By contrast, The Daily Telegraph says the huge reduction in Tory membership fees “raises major questions about the health of the party’s grassroots” and “is likely to spark major concerns about the future of the Conservative Party and reignite calls for more to be done to recruit new members, particularly in younger generations”.

While the exact number of Tory members has not been made public, it is believed to be around 100,000, fewer than the half a million members who make up the Labour rank and file.

The data also comes “amid ongoing concern within the Conservatives about the party’s dwindling activist base, not to mention a new entryism threat from supporters of the Brexit-backing Leave.EU group”, says The Independent.

Yet while the Tories’ dwindling membership has been labelled “embarrassing” by former party chairman Grant Shapps, the 100,000 or so, predominantly ageing, grassroots members still retain an inordinate amount of power.

Under party rules, anyone who has been a member for more than three months can vote for their preferred candidate from a shortlist of two, selected by Conservative MPs in a series of ballots.

This has raised fears that the roughly 88,000 Leave.EU members could swing a potential leadership contest, and therefore the next prime minister, in favour of a hardline Brexiteer candidate such as Boris Johnson or Jacob Rees-Mogg.

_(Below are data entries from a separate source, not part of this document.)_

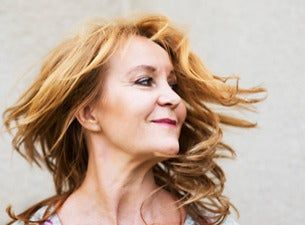 Maria Lundqvist - Om att våga flyga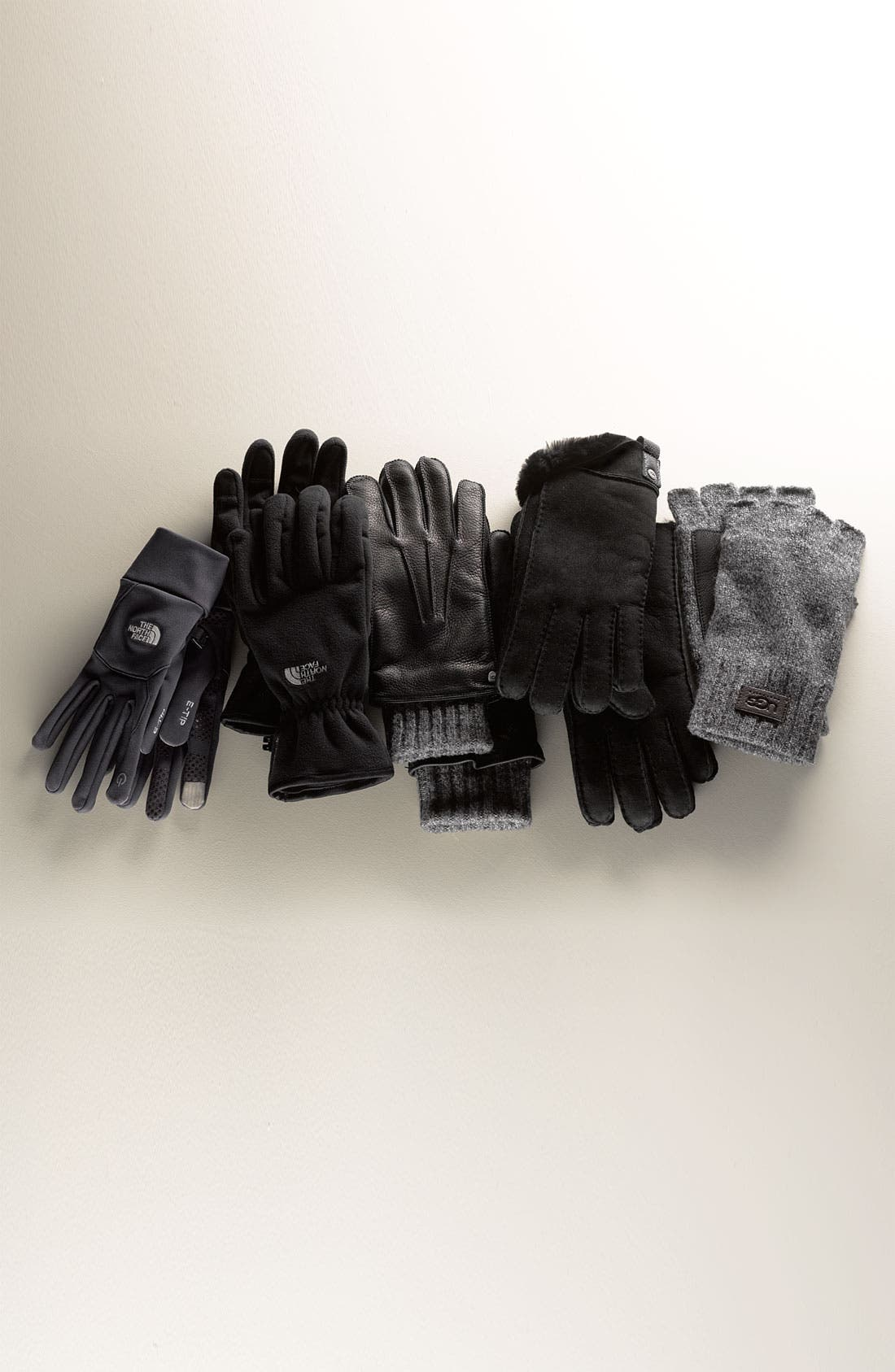 Alternate Image 2  - The North Face 'Windwall' Gloves (Men)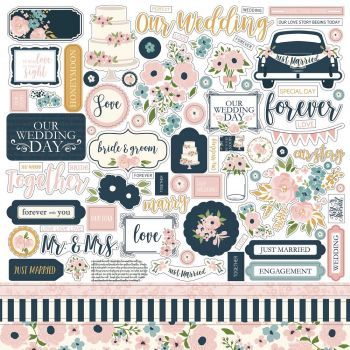 Наклейки Just Married Cardstock Stickers  30*30 см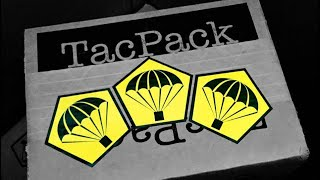 August TacPack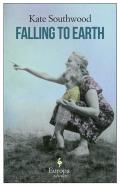 Falling to Earth 9781609451103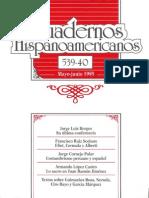cuadernos-hispanoamericanos--67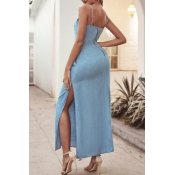 lovely Casual Side Slit Blue Ankle Length Dress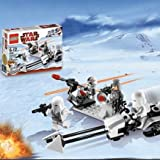 Lego Star Wars Clone Troopers (74 Pieces) #8084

On yet another front, the chairman of the Campaign for Conservative Democracy, John Strafford, has written to the Tory party board urging a rule-change so that any MP with the support of a mere 20 parliamentary colleagues can go forward to a final ballot of the grassroots members.

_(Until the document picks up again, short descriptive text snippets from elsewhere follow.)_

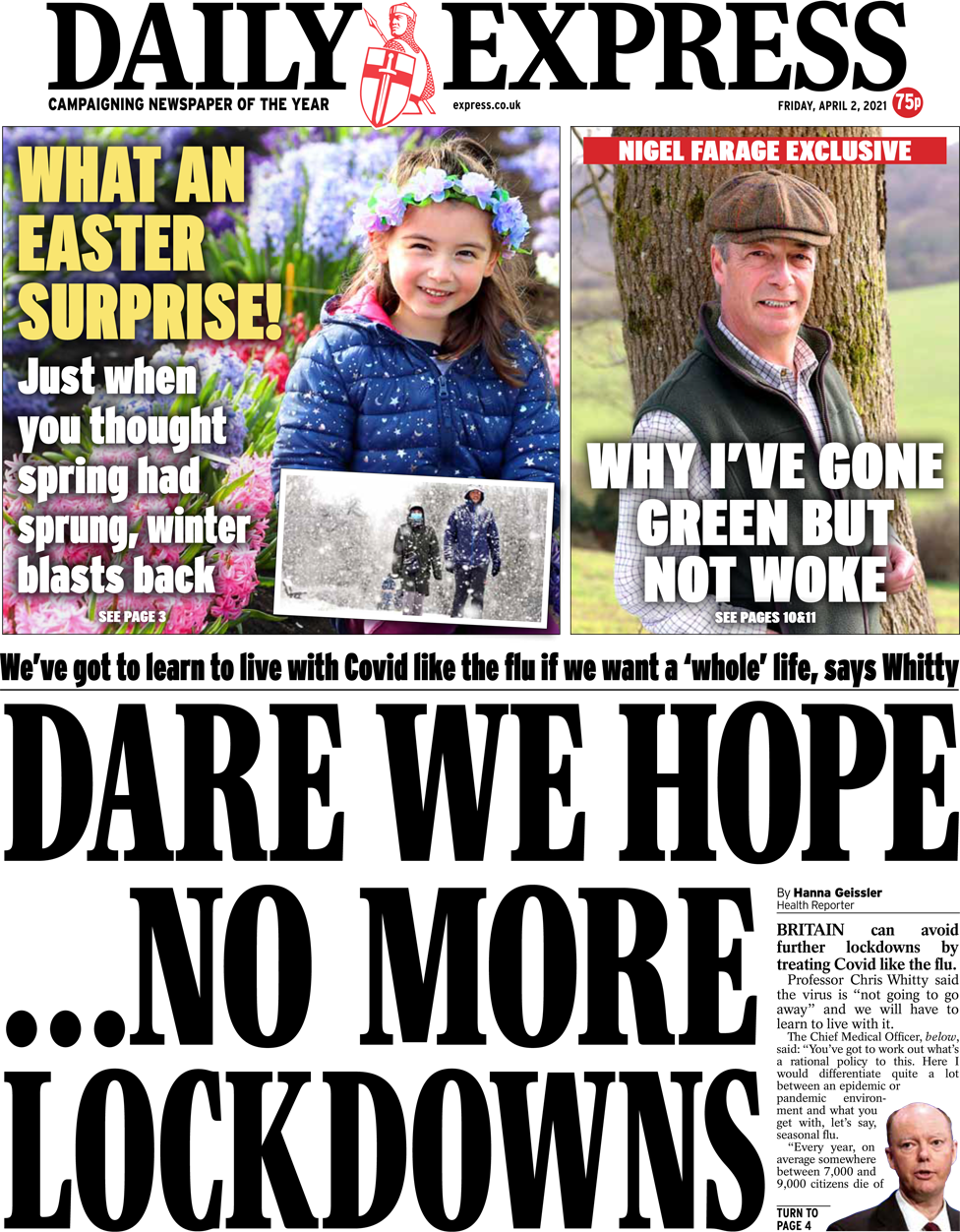The Daily Express front page 2 April 2021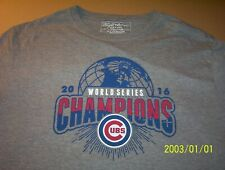 Chicago Cubs 2016 World Series Champions Gray Wright & Ditson T-Shirt Adult XL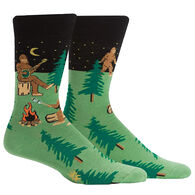 Sock It To Me Men's Sasquatch Camp Out Crew Sock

The reason, says Matthew D’Ancona in the London Evening Standard, is that Brexiteers fear Tory MPs “might contrive to exclude Boris Johnson (or his understudy, Jacob Rees-Mogg) from the final pair of candidates put forward to the membership”.

Since William Hague changed the Tory leadership election rules 20 year ago in a bid to keep out Europhile rival Ken Clarke, “the spirit of the age has shifted even farther towards direct democracy and populism” says D’Ancona. “Strafford’s proposal — which would all but remove Conservative MPs from the selection process — is in keeping with this zeitgeist”.

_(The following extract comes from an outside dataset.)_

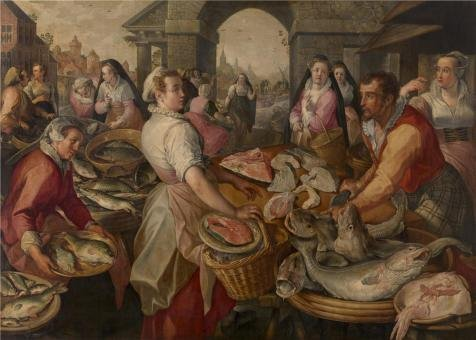 'Joachim Beuckelaer - Fish Market, 16th Century' Oil Painting, 10x14 Inch / 25x36 Cm ,printed On High Quality Polyster Canvas ,this Cheap But High Quality Art Decorative Art Decorative Prints On Canvas Is Perfectly Suitalbe For Living Room Artwork And Home Gallery Art And Gifts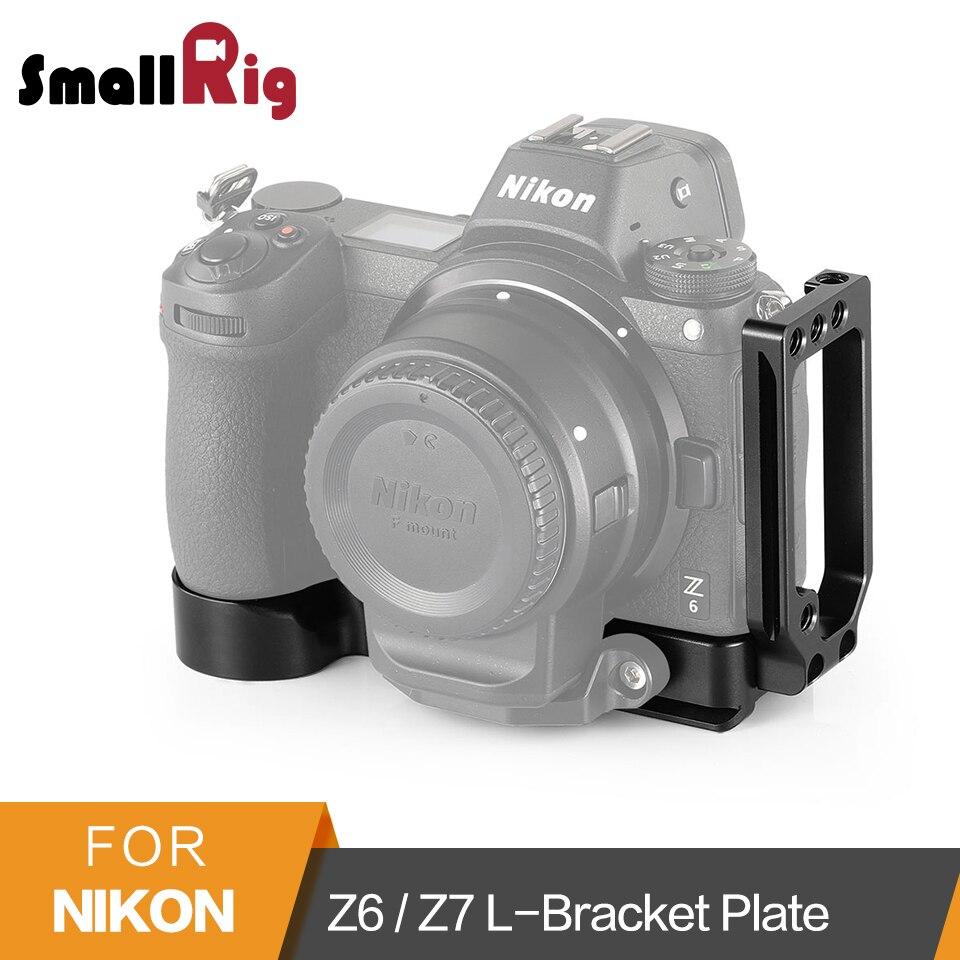 SmallRig Z6/Z7 L-Piatto di Staffa per Nikon Z6 e Nikon Z7 Macchina Fotografica Arca-Swiss Standard Rapido L Piastra a sgancio Piastra di Montaggio-2258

That said, “in findings that will offer some relief to the prime minister”, an ICM survey for The Guardian found that voters believe the Tories would be more likely to lose the next election if Theresa May was replaced by Johnson or five other potential successors.

The only scenario deemed likely to improve Tory prospects, according to the poll, was if the party was led by an unspecified person who was “quite young and able [and] not currently in government”, potentially raising the prospects of Scottish Tory leader Ruth Davidson.